読解文:
○ ○ ○ ○ ○ ○ ○

ヘビーユーザーこそ恩恵に与りやすい「急速充電2」

 F-05Fではドコモの2014年夏モデル共通の特色である「急速充電2」に対応している。これは、オプションの「ACアダプタ05」と組み合わせることで1時間で1800mAh以上できる、という機能で、Qualcommの「Quick Charge 2.0」規格に準拠している。この通りに行くと、F-05Fでは1時間でバッテリー容量の56.25パーセント相当以上を充電できる、ということになる。

 そこまで充電速度に差が出るものなのか疑問に思った筆者は、従来のACアダプタ04と、ACアダプタ05を用意し、バッテリー残量を15パーセントまで減らしたF-05Fで充電が完了するまでにかかる時間を比較してみた。すると、前者では充電完了まで2時間ほどかかったのに対し、後者では1時間半ほどで完了した。バッテリー容量を考えると、この30分の差はかなり大きい。富士通の受け売りではないが、「うっかり充電を忘れてしまった朝など、急いでいるときに便利」(富士通のF-05F製品情報サイトから)というのは間違いなさそうだ。

○ ○ ○ ○ ○ ○ ○

[収集したデータ]

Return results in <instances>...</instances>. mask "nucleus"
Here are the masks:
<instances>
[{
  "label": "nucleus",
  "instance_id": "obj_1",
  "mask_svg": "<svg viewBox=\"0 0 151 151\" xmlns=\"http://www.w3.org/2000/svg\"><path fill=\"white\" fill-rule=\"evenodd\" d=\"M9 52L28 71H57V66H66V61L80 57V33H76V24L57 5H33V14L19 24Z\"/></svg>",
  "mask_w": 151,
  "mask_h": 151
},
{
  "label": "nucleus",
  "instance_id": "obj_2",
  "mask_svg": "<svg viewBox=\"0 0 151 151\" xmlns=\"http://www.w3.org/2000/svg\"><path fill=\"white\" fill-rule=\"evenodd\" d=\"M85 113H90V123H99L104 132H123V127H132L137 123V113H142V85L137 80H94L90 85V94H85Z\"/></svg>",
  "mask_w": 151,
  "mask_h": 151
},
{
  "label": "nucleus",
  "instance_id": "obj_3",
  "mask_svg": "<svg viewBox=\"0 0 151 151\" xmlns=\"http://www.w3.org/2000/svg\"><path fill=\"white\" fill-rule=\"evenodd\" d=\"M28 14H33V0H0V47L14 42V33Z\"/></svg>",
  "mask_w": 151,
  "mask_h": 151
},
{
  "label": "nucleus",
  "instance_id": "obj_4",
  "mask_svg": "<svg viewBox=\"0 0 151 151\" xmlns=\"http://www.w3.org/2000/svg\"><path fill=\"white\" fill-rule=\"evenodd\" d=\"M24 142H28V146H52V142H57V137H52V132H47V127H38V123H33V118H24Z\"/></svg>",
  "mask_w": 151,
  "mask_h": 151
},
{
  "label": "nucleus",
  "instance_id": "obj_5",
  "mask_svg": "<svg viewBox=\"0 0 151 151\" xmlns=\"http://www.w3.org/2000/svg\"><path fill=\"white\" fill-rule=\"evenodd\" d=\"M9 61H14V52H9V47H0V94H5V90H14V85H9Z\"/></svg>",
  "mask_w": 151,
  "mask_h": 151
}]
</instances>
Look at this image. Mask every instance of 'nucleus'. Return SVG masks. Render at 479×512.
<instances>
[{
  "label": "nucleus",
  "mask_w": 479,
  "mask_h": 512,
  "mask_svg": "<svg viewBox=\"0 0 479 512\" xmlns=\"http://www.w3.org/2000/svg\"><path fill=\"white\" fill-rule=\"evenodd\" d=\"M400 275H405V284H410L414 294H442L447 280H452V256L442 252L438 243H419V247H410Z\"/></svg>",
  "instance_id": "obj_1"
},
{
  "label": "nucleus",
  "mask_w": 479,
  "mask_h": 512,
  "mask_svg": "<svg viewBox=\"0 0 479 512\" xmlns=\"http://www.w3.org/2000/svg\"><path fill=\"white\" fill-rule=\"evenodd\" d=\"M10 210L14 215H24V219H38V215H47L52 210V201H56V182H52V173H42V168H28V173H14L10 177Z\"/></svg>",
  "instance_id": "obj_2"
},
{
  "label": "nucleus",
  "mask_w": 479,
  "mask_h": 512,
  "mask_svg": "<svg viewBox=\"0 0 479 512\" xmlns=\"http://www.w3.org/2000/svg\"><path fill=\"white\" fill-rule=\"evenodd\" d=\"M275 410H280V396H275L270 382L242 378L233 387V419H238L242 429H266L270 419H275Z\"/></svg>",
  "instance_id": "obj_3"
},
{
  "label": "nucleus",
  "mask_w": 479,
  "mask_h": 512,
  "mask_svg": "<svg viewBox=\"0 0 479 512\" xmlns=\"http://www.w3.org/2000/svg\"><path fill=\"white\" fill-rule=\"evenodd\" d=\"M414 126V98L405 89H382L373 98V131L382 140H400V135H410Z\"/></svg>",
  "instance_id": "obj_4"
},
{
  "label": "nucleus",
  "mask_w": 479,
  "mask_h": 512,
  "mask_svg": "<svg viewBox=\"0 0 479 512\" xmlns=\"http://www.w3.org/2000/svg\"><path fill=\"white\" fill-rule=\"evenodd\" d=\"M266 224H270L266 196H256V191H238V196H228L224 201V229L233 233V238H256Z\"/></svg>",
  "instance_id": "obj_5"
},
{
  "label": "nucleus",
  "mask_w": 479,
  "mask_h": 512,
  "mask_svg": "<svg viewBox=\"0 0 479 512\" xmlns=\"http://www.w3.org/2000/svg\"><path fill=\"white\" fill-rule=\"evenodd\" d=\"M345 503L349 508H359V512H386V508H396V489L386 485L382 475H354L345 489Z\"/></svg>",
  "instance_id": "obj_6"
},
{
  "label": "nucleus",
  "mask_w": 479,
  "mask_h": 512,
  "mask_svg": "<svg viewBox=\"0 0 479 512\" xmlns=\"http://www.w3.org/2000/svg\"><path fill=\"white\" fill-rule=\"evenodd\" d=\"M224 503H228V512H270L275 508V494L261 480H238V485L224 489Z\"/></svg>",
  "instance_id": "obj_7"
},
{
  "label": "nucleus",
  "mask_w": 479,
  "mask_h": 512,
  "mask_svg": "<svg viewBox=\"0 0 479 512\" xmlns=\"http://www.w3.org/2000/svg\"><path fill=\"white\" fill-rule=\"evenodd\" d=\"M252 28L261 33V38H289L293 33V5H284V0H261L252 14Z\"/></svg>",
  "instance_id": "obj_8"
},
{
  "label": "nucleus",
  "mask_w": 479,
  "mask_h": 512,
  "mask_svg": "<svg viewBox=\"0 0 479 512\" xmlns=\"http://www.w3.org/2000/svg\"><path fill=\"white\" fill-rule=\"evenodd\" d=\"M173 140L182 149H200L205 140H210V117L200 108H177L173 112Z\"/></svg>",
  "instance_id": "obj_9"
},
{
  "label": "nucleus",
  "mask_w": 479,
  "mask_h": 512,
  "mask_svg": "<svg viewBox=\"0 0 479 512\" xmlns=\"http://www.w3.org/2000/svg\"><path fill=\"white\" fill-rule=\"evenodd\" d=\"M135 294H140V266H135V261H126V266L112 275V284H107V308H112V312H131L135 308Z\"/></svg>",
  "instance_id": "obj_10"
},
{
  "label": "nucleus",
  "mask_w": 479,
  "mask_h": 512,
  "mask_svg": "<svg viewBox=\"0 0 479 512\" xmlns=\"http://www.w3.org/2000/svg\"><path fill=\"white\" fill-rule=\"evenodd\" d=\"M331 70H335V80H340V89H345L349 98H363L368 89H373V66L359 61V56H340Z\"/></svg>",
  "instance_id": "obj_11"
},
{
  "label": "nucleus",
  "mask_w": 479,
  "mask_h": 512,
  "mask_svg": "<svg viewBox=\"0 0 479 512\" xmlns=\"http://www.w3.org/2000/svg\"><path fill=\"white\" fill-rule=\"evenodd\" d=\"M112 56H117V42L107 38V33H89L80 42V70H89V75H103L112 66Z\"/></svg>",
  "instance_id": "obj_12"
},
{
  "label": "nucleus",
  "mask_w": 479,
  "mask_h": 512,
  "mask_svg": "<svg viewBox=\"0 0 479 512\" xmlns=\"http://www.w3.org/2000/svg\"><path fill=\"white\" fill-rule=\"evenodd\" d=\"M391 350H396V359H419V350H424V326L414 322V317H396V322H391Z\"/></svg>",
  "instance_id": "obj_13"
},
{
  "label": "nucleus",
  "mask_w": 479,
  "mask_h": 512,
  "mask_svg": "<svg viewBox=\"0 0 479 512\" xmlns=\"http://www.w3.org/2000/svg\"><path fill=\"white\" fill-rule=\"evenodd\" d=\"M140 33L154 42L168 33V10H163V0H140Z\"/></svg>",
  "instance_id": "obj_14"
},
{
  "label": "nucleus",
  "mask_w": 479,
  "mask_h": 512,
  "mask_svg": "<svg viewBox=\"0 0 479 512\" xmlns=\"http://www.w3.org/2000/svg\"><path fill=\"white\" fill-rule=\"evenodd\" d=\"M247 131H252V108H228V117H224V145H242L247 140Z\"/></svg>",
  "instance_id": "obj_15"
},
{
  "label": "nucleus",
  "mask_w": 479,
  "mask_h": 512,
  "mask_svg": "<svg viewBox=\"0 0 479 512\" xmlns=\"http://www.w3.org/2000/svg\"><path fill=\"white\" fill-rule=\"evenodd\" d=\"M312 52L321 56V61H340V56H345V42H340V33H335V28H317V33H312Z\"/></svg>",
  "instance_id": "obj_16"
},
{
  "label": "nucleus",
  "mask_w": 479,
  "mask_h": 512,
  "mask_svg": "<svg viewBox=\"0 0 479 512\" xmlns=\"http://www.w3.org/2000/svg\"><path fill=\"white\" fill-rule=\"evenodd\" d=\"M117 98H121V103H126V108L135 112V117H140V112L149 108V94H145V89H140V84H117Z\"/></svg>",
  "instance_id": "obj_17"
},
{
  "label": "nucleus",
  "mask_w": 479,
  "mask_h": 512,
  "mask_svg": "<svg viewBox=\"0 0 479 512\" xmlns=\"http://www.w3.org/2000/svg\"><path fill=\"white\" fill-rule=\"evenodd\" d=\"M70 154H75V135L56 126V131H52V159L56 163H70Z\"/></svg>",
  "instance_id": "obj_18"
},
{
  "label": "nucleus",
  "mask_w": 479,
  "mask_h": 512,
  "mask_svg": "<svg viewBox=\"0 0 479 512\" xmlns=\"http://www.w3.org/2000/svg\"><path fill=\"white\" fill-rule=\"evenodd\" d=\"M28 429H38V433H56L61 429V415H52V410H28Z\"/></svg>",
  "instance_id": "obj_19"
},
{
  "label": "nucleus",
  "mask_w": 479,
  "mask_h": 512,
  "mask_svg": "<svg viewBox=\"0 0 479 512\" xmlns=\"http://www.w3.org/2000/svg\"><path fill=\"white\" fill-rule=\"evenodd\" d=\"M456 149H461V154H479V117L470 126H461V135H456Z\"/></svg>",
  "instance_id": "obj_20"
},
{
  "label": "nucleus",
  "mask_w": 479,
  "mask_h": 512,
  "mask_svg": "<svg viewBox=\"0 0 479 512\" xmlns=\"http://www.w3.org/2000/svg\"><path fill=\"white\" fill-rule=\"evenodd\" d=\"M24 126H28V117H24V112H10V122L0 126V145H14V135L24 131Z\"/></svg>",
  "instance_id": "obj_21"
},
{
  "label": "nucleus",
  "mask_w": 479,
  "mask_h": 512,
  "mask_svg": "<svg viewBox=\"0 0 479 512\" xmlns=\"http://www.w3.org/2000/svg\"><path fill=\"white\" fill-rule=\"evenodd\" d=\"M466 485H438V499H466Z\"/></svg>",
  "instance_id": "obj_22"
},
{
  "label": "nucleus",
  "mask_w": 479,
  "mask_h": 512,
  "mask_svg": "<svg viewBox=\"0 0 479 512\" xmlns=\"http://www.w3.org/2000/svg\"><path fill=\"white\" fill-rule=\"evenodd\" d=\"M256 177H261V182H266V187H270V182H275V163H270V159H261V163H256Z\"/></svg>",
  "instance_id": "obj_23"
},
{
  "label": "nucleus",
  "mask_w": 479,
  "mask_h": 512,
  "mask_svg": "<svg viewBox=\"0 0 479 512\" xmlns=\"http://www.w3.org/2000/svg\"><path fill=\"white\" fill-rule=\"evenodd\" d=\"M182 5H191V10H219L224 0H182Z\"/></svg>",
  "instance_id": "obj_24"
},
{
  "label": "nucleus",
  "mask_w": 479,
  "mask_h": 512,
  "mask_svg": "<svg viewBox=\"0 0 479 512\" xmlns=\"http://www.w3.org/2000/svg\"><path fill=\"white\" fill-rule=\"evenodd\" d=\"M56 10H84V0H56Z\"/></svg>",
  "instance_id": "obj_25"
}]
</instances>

○ ○ ○ ○ ○ ○ ○

取り組む課題:
a – 急速充電に関する本文の「F-05Fではドコモの2014年夏モデル共通の特色である「急速充電2」に対応している。」という文を英語に訳しなさい。
b – 急速充電に関する本文に出てくる企業名をすべて書き出しなさい。
c – 急速充電に関する本文の最後の文を受けて、その続きを書き進めなさい。

課題への解答:
a – The F-05F supports "Rapid Charging 2," a feature shared by all of Docomo's summer 2014 models.

b – ドコモ、Qualcomm、富士通

c –
photophoto ACアダプタ04で充電した際のグラフ(写真=左)とACアダプタ05で充電した際のグラフ(写真=右)。後者のほうが30分ほど早く充電が終わっている

 富士通独自の省電力機能「NX!エコ」も上手に活用すれば、バッテリー持ちがさらによくなる。詳細設定で徹底的に省電力を追求する、使い勝手に悪影響を与えないように必要性の薄いものだけ設定する、といった具合に簡単に設定できるように工夫されている。

photophoto 標準ではシンプルにオン/オフができる「NX!エコ」(写真=左)。詳細設定では、細かいところまで設定できる(写真=右)

より安定した通信環境を確保できる「マルチコネクション」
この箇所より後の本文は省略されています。